Not as common as we’d like.

I’ve been thinking about “common sense” lately. I told a friend where these thoughts were going and she said “you need to make this a blog post”. “Ya, I think I do. I think I need to analyze it further too.” Well, I’ve analyzed, and I think I only see the top of the iceberg, but I’ll share anyway since it’s the top of the iceberg that alerts us to the whole iceberg.

Common sense seems to be more related to the way we think and our paying attention, as opposed to how great or amazing our intellect or IQ might be.

The first reason I say that is because I have met and been close to many intelligent people in my life. A pattern I have seen is that some of the people I consider to be quite genius and intelligent can’t seem to figure out the obvious stuff that I think of as common sense.

In my 20's I decided the two can’t go hand in hand. That you get one or the other and because I clearly had the “easy” common sense, I was by no means ever going to become a genius at anything. And all the really smart people I met, who had no common sense, never would. Now, in my 40's, I've decided I was wrong.

My older sister is one of my examples of this. That Girl can do the most amazing things! She writes songs (lyrics and music) that are so freaking awesome and clever! She plays multiple musical instruments, she speaks 3 languages fluently, knows a good chunk of other languages, and she has endless skills any person could call genius. But then she calls me to help her do the easy stuff. “how do I…?”.  Me being the middle child, the one who was given the “lets figure this out” mind, I usually am able to answer or fix whatever she asks me about, and with ease. You can see why I thought that we are each bestowed with the ability to have common sense, or be a genius, or be “thick”. (as the British say.)

Now that I’m older, I’ve met a shit-ton of people. I’ve worked with so many minds, and I interact with all kinds of people on a daily basis, so I have a new theory.

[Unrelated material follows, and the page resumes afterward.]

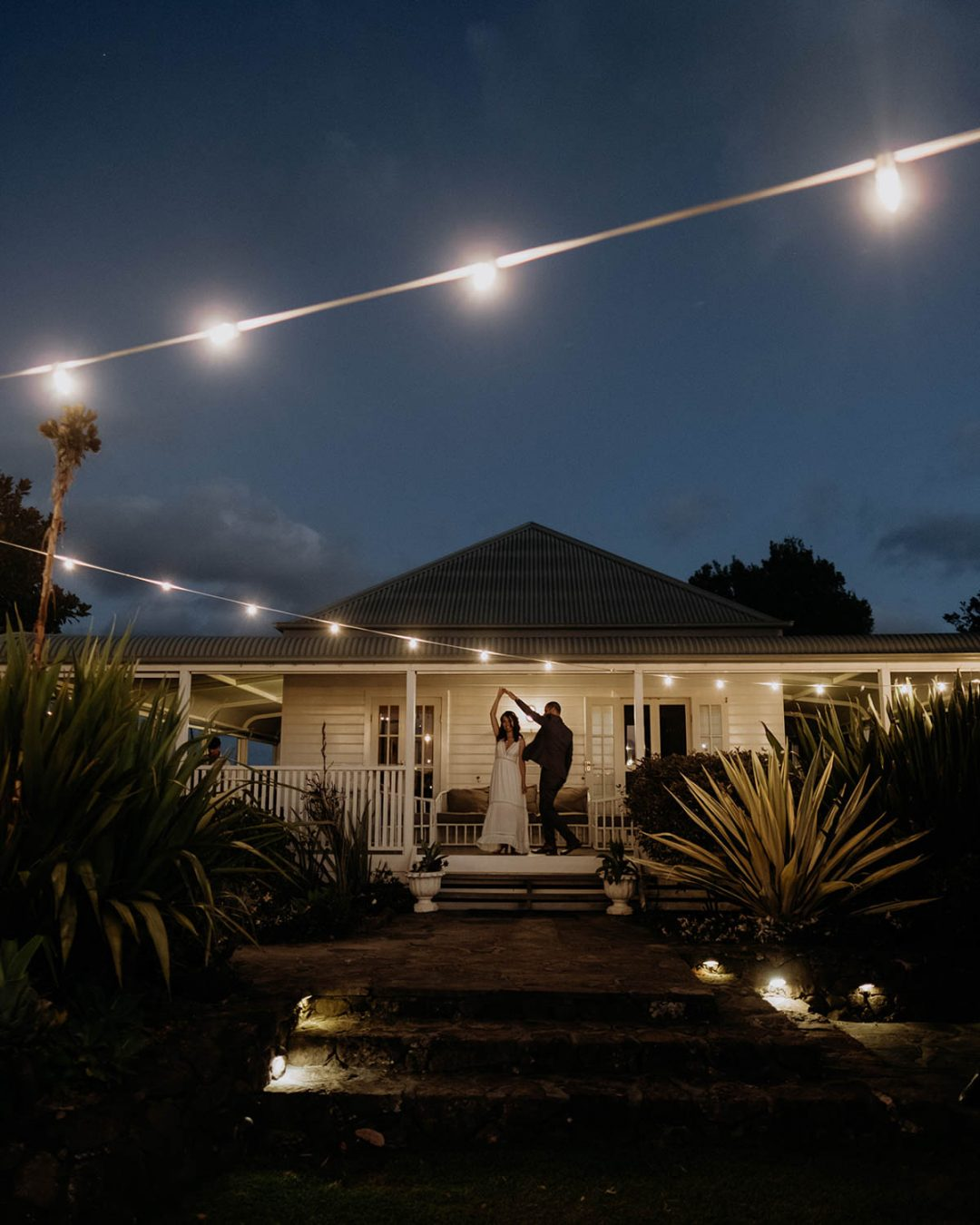 Bride and groom dance / Elopement photography / Byron Bay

Common sense is not something you have or don’t have, not like being a genius. Common sense is a way that people think, and a way of “being”. Which will make sense as I elaborate on “being”.

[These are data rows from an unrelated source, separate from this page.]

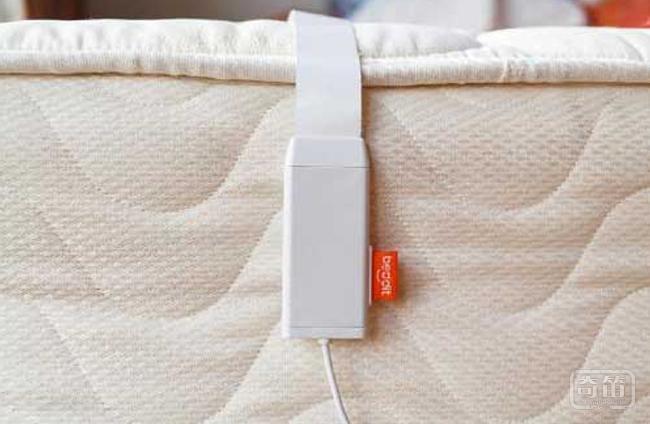 Beddit的睡眠传感器可以监测你整晚睡眠情况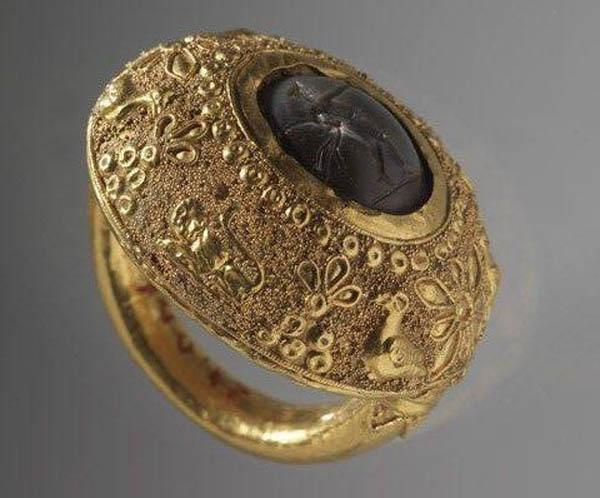 золот.кольцо -курочка - зернь - 4 в до н.э.
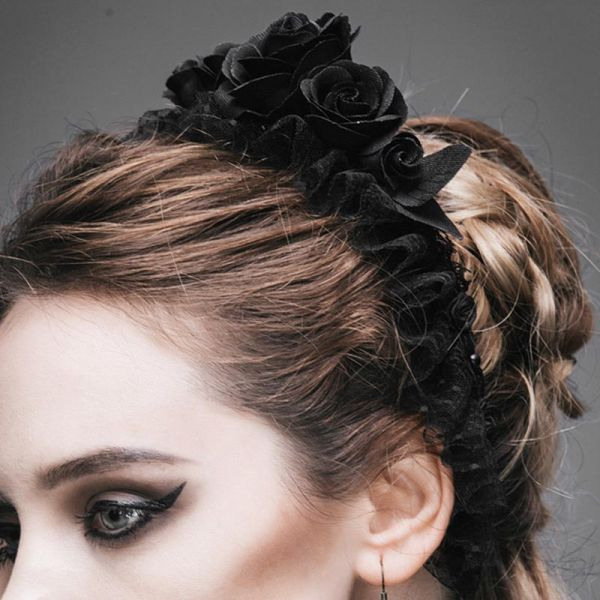 Schwarze Rosenblüten Haar-Reif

I have two co-workers that illustrate my point. Both teenagers. One of them is a problem solver, communicator, thinker, and easily paying attention to everything. The other is in her own world, answering her own questions AFTER she asks them aloud and realizes she knows the answer, clearly not “thinking” before she speaks. Ya, we all totally do this, it’s nothing strange, but this is the part of common sense I’m learning. And I toooo am having more common sense as I change my LACK of thinking, into thinking. And THIS brings me to my other half of “a way of being”.

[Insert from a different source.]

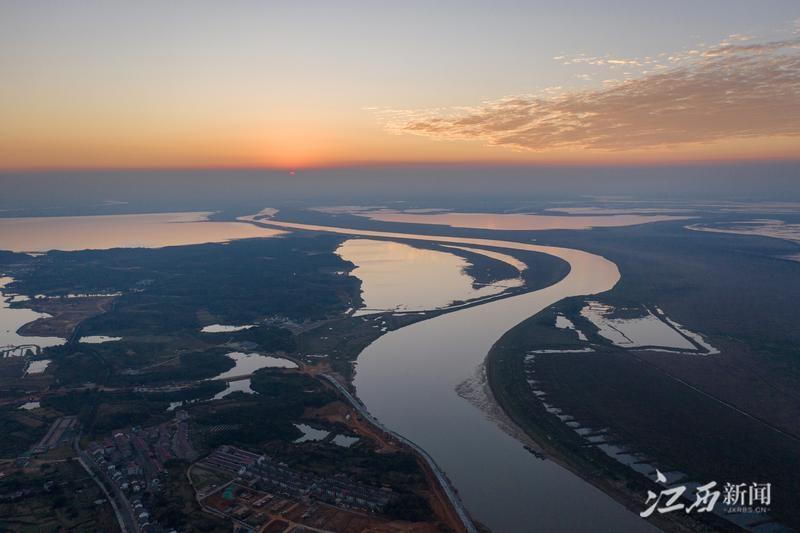 永修县吴城镇:金色鄱阳湖(图)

That half is presence. I know that to some, “being present” is easy and the normal way of life, but for most people, I actually think that being present is incredibly difficult. I believe modern technology such as cell phones are turning off our ability to “be present”. The reason they are doing it is because we can’t pay attention to everything all the time. Being present requires PAYING A-FUCKING-TTENTION. I say that so big because by not doing it, and being on a cell phone, people have died. When you are driving, you need to give driving your attention. When you are having a conversation, you need to give the person you attention. When you are ordering a cup of coffee, you need to order a cup of coffee. Paying attention to what you are doing at all times is how you are present, and it is how you are able to think clearly and have common sense.

I am not in any way saying that I’m some amazing attention-payer. Life is crazy busy, multi-tasking is 100% required in my job, so paying attention is almost a luxury I can't afford. However, I regularly do something and say to myself, “Had I been paying attention, that wouldn't have happened.” We all do it, I know I’m really just saying what everyone already knows, but as I figure out HOW we all can have more common sense, I’m noticing more and more when people are not present, when people don’t even seem to want to be present, and what they seem to be doing more often is turning the thinking off. As I try to pay better attention, to be more present so I don’t make mistakes that I’ll regret, my attention is super keen on those who are doing the opposite, and really turning down their common sense dial.

I’ve posted before about cell phones and how rude I find it when people in your company decide the phone is what they need to be looking at, but I’m not harping on about Cell Phones, what I’m talking about is everything that people tune into instead of paying attention to what is happening in the moment and going on “presently”.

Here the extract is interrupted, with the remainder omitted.